======== SOURCE EXTRACT ========
Choose waffles not pies when visualizing parts of a whole

Which region in New Zealand has the highest share of Baby Boomers?

Apr 28, 2024

Autonomous Econ is a newsletter that empowers economists and policy analysts by equipping them with Python and data science skills. The content is designed to boost their productivity through automation and transform them into savvier analysts.

Upcoming posts will roughly be split between practical guides (80 percent) and data journalism pieces where I demonstrate the tools (20 percent).

If you find the content valuable, please consider becoming a free subscriber by clicking on the button below.

This is the first of a series of posts (Non-Normie Plots) on how to build some not so common but effective plots using Python, so that your visualizations can really stand out. The types of plots I aim to cover are used extensively by publications like The Economist and The New York Times, but can be tricky with traditional tools like Excel. I will include a notebook template with each post so that you can easily apply it to your own data.
======== DATA ROWS ========
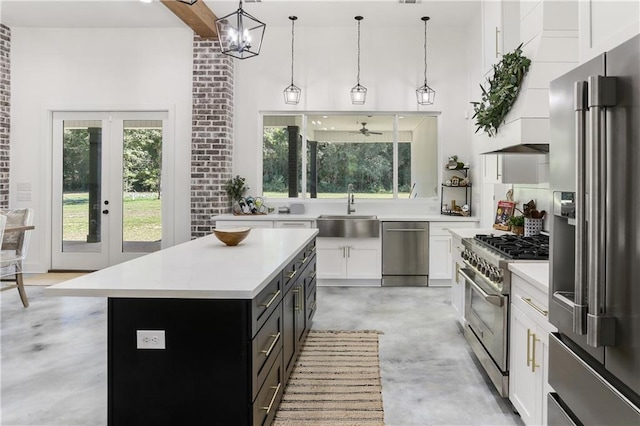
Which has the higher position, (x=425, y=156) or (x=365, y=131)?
(x=365, y=131)

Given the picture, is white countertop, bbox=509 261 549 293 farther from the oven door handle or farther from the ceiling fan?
the ceiling fan

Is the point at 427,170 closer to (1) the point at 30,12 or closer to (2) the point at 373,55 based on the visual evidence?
(2) the point at 373,55

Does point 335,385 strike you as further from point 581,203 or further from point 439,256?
point 439,256

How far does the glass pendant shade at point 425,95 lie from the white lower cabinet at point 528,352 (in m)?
3.96

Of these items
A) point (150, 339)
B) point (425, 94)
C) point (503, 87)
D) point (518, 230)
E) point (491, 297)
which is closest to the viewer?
point (150, 339)

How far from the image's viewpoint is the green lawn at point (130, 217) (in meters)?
6.03

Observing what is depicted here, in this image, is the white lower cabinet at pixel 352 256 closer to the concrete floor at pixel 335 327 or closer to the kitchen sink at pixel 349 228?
the kitchen sink at pixel 349 228

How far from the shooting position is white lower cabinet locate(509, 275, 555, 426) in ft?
5.94

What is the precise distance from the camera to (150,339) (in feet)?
5.26

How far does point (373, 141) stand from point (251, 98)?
1944mm

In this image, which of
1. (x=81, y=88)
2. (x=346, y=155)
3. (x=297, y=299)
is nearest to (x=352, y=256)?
(x=346, y=155)

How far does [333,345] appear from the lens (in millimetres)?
3285

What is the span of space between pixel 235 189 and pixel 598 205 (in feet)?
16.7

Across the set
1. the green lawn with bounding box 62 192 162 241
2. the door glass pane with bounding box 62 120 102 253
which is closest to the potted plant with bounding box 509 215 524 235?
the green lawn with bounding box 62 192 162 241
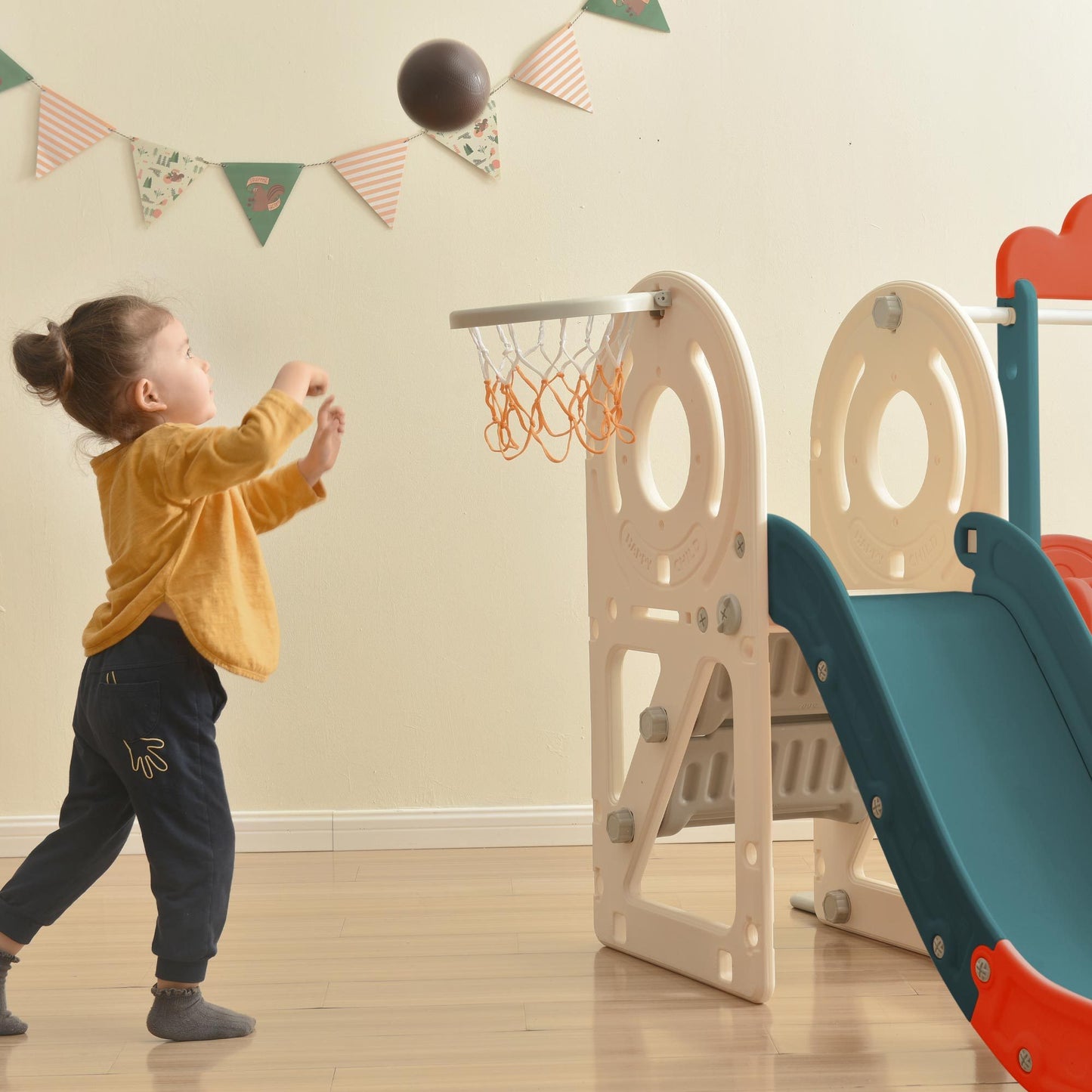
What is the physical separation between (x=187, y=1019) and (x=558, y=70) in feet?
5.33

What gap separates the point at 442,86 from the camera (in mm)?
1781

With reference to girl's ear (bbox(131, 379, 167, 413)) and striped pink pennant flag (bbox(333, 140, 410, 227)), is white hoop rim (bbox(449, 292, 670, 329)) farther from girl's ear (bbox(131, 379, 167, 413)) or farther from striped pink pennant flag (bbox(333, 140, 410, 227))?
striped pink pennant flag (bbox(333, 140, 410, 227))

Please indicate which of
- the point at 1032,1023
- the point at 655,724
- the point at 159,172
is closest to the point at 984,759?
the point at 1032,1023

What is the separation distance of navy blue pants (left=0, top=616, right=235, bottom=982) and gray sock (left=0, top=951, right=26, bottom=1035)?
26 mm

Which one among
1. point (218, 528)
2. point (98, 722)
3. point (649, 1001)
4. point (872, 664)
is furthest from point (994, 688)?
point (98, 722)

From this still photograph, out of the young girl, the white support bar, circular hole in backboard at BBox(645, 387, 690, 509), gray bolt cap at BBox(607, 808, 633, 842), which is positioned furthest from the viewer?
circular hole in backboard at BBox(645, 387, 690, 509)

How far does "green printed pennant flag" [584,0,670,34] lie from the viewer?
7.31 feet

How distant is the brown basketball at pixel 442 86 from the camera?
178 cm

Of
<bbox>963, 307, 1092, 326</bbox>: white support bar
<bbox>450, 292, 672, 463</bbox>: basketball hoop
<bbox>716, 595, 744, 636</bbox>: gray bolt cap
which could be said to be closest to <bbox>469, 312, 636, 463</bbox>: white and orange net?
<bbox>450, 292, 672, 463</bbox>: basketball hoop

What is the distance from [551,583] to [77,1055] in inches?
45.0

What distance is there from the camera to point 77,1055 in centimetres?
137

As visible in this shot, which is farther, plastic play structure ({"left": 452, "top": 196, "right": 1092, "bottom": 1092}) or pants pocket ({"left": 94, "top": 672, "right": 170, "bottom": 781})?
pants pocket ({"left": 94, "top": 672, "right": 170, "bottom": 781})

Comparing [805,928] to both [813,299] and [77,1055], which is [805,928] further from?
[813,299]

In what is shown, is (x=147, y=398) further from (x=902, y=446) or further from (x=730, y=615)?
(x=902, y=446)
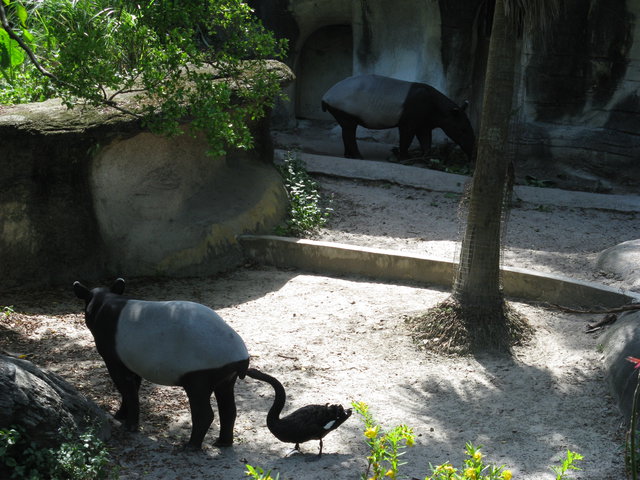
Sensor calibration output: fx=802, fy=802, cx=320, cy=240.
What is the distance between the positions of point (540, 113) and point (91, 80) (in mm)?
9621

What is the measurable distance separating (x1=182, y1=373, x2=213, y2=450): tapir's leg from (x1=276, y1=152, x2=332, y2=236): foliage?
15.4 ft

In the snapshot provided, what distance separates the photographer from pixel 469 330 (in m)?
6.76

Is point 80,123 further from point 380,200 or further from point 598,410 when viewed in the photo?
point 598,410

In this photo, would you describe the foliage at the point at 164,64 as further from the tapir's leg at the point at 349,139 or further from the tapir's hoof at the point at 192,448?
the tapir's leg at the point at 349,139

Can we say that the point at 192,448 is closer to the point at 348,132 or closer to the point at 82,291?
the point at 82,291

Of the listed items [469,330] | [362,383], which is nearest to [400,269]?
[469,330]

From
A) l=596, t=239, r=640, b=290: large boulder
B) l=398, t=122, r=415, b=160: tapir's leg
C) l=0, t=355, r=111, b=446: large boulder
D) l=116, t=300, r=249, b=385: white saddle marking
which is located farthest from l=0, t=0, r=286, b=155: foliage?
l=398, t=122, r=415, b=160: tapir's leg

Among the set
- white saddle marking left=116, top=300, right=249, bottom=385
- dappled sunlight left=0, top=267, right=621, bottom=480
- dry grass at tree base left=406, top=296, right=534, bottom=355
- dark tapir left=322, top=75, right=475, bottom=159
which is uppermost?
dark tapir left=322, top=75, right=475, bottom=159

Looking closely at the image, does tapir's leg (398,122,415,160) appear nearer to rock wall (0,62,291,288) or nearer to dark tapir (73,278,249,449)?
rock wall (0,62,291,288)

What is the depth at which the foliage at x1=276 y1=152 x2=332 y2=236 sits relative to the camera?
9609mm

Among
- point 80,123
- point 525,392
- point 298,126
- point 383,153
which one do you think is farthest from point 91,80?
point 298,126

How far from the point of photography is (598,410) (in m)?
5.70

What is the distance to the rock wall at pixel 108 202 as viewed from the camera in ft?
25.9

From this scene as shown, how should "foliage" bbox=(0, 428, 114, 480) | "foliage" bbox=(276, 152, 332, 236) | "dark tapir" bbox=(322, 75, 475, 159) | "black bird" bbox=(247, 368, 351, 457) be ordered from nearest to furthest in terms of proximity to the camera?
1. "foliage" bbox=(0, 428, 114, 480)
2. "black bird" bbox=(247, 368, 351, 457)
3. "foliage" bbox=(276, 152, 332, 236)
4. "dark tapir" bbox=(322, 75, 475, 159)
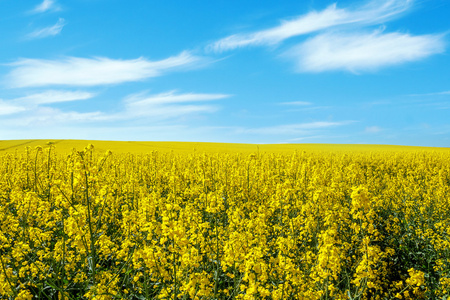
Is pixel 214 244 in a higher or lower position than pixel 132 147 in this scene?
lower

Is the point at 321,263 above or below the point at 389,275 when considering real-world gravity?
above

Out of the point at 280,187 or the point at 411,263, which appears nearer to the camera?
the point at 280,187

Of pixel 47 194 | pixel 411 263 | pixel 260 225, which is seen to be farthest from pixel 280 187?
pixel 47 194

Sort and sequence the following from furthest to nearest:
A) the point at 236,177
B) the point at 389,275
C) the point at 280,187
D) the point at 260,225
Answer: the point at 236,177, the point at 389,275, the point at 280,187, the point at 260,225

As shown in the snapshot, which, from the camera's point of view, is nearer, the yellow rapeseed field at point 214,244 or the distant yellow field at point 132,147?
the yellow rapeseed field at point 214,244

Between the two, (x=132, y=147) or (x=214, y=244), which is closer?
(x=214, y=244)

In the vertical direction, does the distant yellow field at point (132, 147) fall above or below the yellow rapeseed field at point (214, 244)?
above

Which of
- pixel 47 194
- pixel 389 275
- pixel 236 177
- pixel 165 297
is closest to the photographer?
pixel 165 297

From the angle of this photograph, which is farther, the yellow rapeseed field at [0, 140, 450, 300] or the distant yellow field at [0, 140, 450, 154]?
the distant yellow field at [0, 140, 450, 154]

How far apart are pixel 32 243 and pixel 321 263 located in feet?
15.5

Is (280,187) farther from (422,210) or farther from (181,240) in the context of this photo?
(422,210)

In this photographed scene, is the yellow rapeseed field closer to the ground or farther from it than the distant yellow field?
closer to the ground

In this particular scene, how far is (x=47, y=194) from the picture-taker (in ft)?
24.8

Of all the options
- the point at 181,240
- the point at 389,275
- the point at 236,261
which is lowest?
the point at 389,275
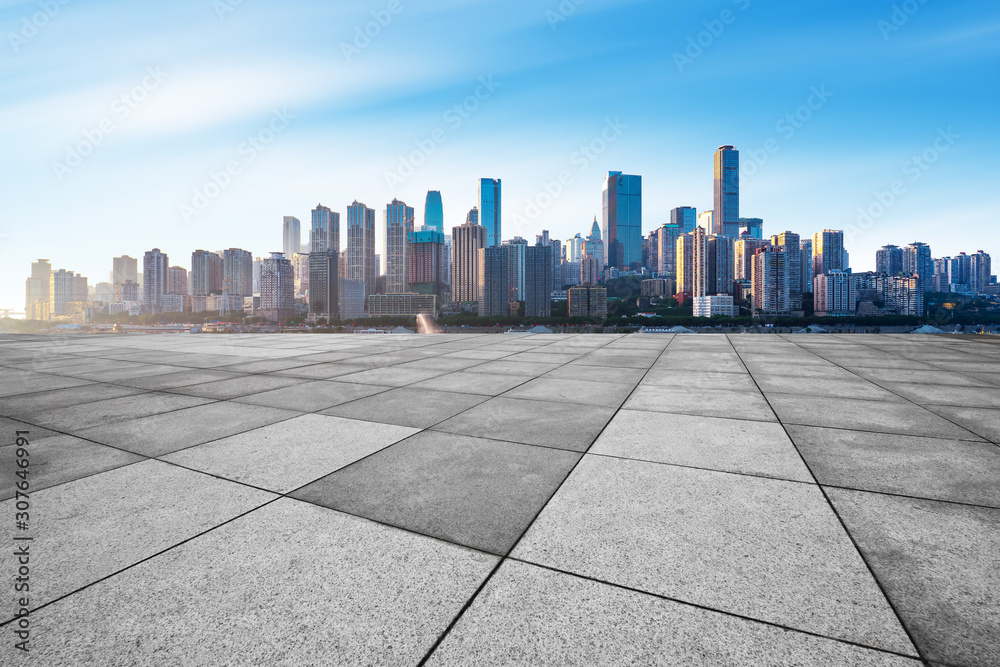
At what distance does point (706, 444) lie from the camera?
4.33 metres

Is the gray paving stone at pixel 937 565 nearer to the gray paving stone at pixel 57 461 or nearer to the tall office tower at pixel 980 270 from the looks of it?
the gray paving stone at pixel 57 461

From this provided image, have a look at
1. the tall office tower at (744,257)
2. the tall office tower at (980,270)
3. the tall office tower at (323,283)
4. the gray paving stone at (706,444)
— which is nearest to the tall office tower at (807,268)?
the tall office tower at (744,257)

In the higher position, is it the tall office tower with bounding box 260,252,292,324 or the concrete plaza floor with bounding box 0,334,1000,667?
the tall office tower with bounding box 260,252,292,324

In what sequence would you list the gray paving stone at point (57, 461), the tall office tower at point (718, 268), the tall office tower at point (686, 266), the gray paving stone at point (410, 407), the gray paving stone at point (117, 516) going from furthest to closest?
1. the tall office tower at point (686, 266)
2. the tall office tower at point (718, 268)
3. the gray paving stone at point (410, 407)
4. the gray paving stone at point (57, 461)
5. the gray paving stone at point (117, 516)

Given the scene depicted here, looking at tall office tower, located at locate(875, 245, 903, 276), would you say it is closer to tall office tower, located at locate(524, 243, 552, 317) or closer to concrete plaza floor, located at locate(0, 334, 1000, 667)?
tall office tower, located at locate(524, 243, 552, 317)

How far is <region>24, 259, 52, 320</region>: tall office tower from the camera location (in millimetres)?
98812

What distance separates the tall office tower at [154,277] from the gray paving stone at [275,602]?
214556mm

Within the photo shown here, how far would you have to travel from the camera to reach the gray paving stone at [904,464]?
3279 mm

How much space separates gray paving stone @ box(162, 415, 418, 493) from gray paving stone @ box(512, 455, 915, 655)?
6.74ft

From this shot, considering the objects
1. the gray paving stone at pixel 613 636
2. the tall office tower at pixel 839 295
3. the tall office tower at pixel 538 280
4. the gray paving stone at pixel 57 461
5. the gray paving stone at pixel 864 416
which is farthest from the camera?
the tall office tower at pixel 538 280

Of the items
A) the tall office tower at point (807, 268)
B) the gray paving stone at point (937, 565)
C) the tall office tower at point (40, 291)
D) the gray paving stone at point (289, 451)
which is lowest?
the gray paving stone at point (937, 565)

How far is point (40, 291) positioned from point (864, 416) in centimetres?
15193

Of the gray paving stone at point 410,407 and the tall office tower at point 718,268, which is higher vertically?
the tall office tower at point 718,268

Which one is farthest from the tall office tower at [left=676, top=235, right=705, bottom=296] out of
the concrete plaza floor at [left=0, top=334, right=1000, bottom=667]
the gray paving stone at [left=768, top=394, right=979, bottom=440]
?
A: the concrete plaza floor at [left=0, top=334, right=1000, bottom=667]
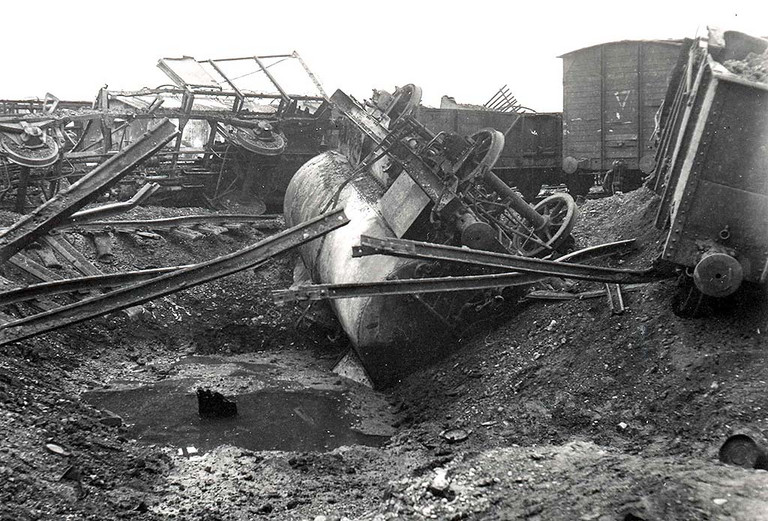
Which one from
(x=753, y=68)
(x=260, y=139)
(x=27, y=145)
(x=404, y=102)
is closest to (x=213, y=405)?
(x=404, y=102)

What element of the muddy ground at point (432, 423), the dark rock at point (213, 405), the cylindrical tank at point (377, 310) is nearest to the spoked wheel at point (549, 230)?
the muddy ground at point (432, 423)

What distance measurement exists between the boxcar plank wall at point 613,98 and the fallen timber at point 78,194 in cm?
1019

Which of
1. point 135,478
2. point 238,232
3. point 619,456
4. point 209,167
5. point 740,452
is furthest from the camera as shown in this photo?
point 209,167

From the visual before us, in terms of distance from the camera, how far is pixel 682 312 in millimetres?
4609

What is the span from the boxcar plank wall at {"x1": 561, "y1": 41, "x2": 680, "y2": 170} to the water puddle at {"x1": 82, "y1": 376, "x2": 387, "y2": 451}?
8.86 metres

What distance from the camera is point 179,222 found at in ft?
31.3

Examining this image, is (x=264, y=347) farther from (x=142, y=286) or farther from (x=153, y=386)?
(x=142, y=286)

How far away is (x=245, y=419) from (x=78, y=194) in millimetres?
2329

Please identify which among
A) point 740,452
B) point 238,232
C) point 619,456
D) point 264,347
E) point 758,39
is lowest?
point 264,347

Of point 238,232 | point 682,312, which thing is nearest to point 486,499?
point 682,312

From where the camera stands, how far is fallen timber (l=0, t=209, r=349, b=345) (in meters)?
3.96

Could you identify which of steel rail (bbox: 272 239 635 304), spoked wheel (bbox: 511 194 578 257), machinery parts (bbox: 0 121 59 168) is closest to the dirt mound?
steel rail (bbox: 272 239 635 304)

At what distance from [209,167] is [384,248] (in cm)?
814

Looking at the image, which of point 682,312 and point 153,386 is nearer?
point 682,312
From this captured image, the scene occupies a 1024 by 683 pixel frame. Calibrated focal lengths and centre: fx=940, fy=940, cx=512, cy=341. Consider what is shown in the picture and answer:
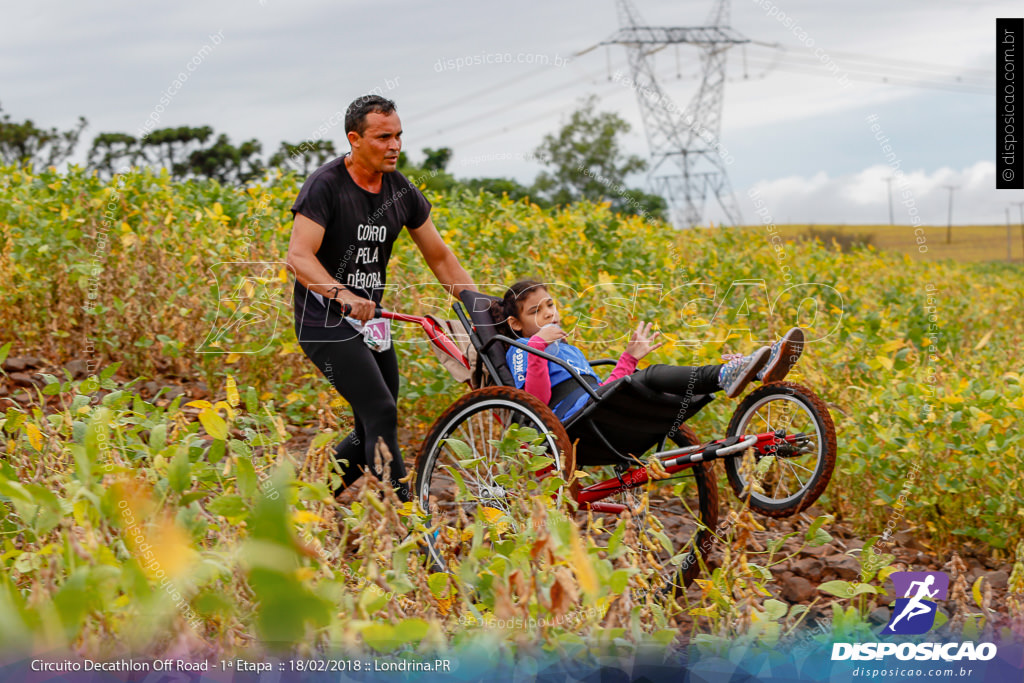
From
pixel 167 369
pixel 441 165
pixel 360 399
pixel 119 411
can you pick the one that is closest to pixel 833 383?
pixel 360 399

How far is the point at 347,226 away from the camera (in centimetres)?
386

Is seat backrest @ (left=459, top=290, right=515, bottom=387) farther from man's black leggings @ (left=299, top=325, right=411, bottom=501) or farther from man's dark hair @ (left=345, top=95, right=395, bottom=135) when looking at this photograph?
man's dark hair @ (left=345, top=95, right=395, bottom=135)

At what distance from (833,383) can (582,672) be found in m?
4.00

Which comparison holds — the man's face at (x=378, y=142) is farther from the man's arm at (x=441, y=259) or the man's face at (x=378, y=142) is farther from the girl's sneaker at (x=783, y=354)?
the girl's sneaker at (x=783, y=354)

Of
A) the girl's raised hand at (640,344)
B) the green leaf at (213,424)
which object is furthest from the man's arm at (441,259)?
the green leaf at (213,424)

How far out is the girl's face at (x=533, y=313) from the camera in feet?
13.4

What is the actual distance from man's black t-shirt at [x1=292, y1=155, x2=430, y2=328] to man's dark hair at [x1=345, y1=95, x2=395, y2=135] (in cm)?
19

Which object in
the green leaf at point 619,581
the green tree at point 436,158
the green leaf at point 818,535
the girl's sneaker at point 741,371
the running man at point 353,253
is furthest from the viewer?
the green tree at point 436,158

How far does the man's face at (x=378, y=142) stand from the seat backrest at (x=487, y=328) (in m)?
0.65

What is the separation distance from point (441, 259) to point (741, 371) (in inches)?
61.0

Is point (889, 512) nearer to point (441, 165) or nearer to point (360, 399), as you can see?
point (360, 399)

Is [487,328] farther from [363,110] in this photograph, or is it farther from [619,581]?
[619,581]

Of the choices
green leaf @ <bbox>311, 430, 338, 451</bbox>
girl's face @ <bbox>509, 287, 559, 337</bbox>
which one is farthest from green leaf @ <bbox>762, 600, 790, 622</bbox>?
girl's face @ <bbox>509, 287, 559, 337</bbox>

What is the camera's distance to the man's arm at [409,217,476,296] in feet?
14.0
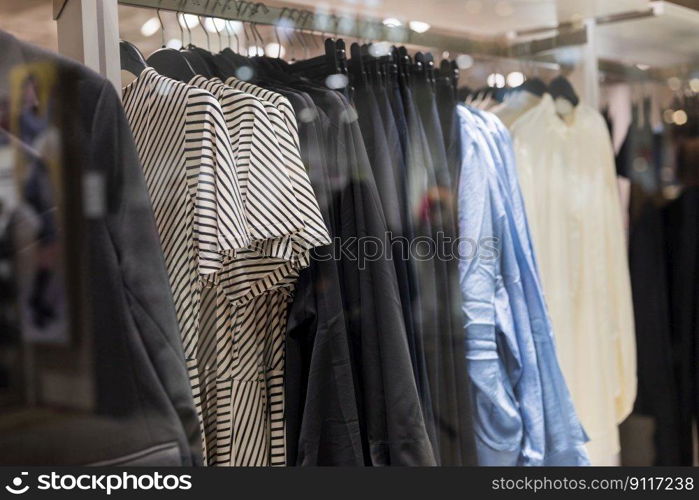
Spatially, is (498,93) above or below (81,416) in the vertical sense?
above

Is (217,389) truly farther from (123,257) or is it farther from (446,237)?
(446,237)

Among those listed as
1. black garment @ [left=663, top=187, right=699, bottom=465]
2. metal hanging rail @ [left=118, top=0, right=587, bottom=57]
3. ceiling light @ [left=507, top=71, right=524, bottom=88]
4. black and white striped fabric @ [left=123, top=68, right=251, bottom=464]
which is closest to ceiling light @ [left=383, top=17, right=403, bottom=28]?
metal hanging rail @ [left=118, top=0, right=587, bottom=57]

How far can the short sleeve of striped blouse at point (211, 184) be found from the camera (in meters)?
0.89

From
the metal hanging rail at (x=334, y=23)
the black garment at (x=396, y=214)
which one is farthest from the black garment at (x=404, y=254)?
the metal hanging rail at (x=334, y=23)

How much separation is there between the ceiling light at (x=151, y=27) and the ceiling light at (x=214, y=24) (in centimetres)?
7

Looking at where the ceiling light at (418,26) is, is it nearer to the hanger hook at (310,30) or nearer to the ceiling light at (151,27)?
the hanger hook at (310,30)

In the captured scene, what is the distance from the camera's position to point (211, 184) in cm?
91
========
• THINGS TO DO:
**a)** Can you render the records as a Markdown table with the columns "Row" and "Line", one row per line, from the line with "Is point (889, 512)" up to and including the last line of the records, skipping blank lines and leaving out the pictures?
**b)** What comes next in the newsletter post on choosing waffle charts over pie charts? Continue it from where it stops.
The text and the records have no connection to each other.

• TASK-BY-TASK OUTPUTS:
**a)**
| Row | Line |
|---|---|
| 1 | Is point (889, 512) nearer to point (441, 165) or nearer to point (360, 399), as you can see? |
| 2 | point (360, 399) |
| 3 | Is [487,328] farther from [363,110] in this photograph, or is it farther from [619,581]? |
| 4 | [619,581] |
| 5 | Of the choices |
| 6 | green leaf @ <bbox>311, 430, 338, 451</bbox> |
| 7 | girl's face @ <bbox>509, 287, 559, 337</bbox> |
| 8 | which one is farthest from green leaf @ <bbox>762, 600, 790, 622</bbox>? |
| 9 | girl's face @ <bbox>509, 287, 559, 337</bbox> |
| 10 | What is the camera's distance to the man's arm at [409,217,476,296] in feet? |
| 11 | 14.0 |
| 12 | Spatially, is (498,93) above or below (81,416) in the vertical sense? |
| 13 | above |
| 14 | Is (217,389) truly farther from (123,257) or is it farther from (446,237)? |
| 15 | (446,237) |
| 16 | Among those listed as |
| 17 | 1. black garment @ [left=663, top=187, right=699, bottom=465] |
| 18 | 2. metal hanging rail @ [left=118, top=0, right=587, bottom=57] |
| 19 | 3. ceiling light @ [left=507, top=71, right=524, bottom=88] |
| 20 | 4. black and white striped fabric @ [left=123, top=68, right=251, bottom=464] |
| 21 | which is closest to ceiling light @ [left=383, top=17, right=403, bottom=28]? |
| 22 | metal hanging rail @ [left=118, top=0, right=587, bottom=57] |
| 23 | How far can the short sleeve of striped blouse at point (211, 184) be found from the camera (in meters)? |
| 24 | 0.89 |
| 25 | From |
| 26 | the metal hanging rail at (x=334, y=23) |
| 27 | the black garment at (x=396, y=214) |
| 28 | which one is farthest from the black garment at (x=404, y=254)? |
| 29 | the metal hanging rail at (x=334, y=23) |
| 30 | How much separation is there between the ceiling light at (x=151, y=27) and the ceiling light at (x=214, y=24) (in centimetres)? |
| 31 | 7 |
| 32 | Looking at where the ceiling light at (418,26) is, is it nearer to the hanger hook at (310,30) or nearer to the ceiling light at (151,27)? |
| 33 | the hanger hook at (310,30) |
| 34 | In the captured scene, what is the distance from the camera's position to point (211, 184) in cm? |
| 35 | 91 |

**b)**
In the first edition, I will illustrate how to create waffle plots with a Python package called pywaffle. I will dive into some demographic data of New Zealand to visualize the generational makeup of the country. By the end of it, I will produce multiple waffle plots of different regions where we have the highest concentration of Baby Boomers (those born between 1946 and 1964), Millennials (1981-1996), and Gen Zers (1997-2012).

A waffle chart representing the population distribution across different generations in New Zealand.

Why use waffle plots?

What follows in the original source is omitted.